Do this. In the passage on the Kremlin's long-term objectives, which countries initially form the customs union?

Provided text.
* * * * * * *
NEW YORK – The escalating conflict in Ukraine between the Western-backed government and Russian-backed separatists has focused attention on a fundamental question: What are the Kremlin’s long-term objectives? Though Russian President Vladimir Putin’s immediate goal may have been limited to regaining control of Crimea and retaining some influence in Ukrainian affairs, his longer-term ambition is much bolder.

That ambition is not difficult to discern. Putin once famously observed that the Soviet Union’s collapse was the greatest catastrophe of the twentieth century. Thus, his long-term objective has been to rebuild it in some form, perhaps as a supra-national union of member states like the European Union.

This goal is not surprising: declining or not, Russia has always seen itself as a great power that should be surrounded by buffer states. Under the Czars, Imperial Russia extended its reach over time. Under the Bolsheviks, Russia built the Soviet Union and a sphere of influence that encompassed most of Central and Eastern Europe. And now, under Putin’s similarly autocratic regime, Russia plans to create, over time, a vast Eurasian Union.

While the EAU is still only a customs union, the European Union’s experience suggests that a successful free-trade area leads over time to broader economic, monetary, and eventually political integration. Russia’s goal is not to create another North American Free Trade Agreement; it is to create another EU, with the Kremlin holding all of the real levers of power. The plan has been clear: Start with a customs union – initially Russia, Belarus, and Kazakhstan – and add most of the other former Soviet republics. Indeed, now Armenia and Kyrgyzstan are in play.
* * * * * * *
Information given.
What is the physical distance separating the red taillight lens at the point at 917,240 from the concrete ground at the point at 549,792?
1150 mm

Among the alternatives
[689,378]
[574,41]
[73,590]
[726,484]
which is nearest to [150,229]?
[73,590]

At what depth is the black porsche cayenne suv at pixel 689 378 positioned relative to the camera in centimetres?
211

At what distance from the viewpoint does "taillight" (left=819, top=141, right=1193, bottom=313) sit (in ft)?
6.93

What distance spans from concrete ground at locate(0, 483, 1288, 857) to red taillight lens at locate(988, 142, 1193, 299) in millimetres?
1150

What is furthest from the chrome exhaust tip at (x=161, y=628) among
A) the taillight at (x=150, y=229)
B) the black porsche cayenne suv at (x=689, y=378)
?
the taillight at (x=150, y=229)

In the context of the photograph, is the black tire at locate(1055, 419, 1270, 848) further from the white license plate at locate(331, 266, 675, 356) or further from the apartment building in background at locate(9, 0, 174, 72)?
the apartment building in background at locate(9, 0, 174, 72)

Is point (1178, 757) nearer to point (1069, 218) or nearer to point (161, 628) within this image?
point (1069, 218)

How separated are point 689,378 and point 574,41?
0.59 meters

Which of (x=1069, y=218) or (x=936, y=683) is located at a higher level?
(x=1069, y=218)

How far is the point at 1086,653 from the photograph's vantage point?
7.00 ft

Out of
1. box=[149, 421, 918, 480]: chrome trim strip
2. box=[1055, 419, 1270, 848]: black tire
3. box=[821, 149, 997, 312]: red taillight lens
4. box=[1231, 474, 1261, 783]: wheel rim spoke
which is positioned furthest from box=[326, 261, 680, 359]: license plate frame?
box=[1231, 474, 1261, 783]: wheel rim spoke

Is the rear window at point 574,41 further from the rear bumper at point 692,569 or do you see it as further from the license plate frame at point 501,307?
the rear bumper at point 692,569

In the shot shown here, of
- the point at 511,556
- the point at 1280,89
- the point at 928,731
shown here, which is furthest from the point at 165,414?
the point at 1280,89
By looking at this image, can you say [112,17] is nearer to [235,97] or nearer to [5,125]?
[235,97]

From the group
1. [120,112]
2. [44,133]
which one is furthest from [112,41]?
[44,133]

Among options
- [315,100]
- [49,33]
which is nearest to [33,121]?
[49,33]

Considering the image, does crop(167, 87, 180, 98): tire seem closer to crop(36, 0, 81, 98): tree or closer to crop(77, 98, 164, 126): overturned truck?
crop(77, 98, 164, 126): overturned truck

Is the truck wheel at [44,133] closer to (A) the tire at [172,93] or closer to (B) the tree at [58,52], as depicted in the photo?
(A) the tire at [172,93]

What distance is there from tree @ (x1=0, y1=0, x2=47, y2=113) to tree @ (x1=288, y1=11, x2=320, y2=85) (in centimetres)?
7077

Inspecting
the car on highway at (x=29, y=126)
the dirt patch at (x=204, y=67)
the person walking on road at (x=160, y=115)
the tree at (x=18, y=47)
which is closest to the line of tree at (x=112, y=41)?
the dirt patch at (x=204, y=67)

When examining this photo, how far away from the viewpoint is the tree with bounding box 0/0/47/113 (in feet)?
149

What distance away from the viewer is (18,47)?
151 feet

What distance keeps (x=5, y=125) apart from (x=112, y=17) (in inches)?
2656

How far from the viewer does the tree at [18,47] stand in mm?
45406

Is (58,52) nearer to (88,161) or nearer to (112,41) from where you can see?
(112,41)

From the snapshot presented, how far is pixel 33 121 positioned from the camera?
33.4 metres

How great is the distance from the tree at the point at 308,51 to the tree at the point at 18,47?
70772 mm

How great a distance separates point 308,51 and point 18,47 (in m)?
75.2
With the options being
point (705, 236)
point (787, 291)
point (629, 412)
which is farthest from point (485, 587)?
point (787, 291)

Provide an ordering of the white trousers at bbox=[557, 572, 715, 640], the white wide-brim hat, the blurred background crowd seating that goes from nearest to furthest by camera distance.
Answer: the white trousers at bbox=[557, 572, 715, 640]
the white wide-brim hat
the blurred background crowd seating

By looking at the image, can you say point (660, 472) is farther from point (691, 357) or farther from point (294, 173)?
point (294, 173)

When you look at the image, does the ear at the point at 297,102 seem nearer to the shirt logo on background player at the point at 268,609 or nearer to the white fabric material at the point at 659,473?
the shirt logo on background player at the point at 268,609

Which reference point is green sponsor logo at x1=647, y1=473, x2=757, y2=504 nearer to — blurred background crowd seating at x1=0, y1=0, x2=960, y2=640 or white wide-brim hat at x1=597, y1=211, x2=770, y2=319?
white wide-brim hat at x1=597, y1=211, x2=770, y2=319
* * * * * * *
Result for this task. Russia, Belarus, and Kazakhstan.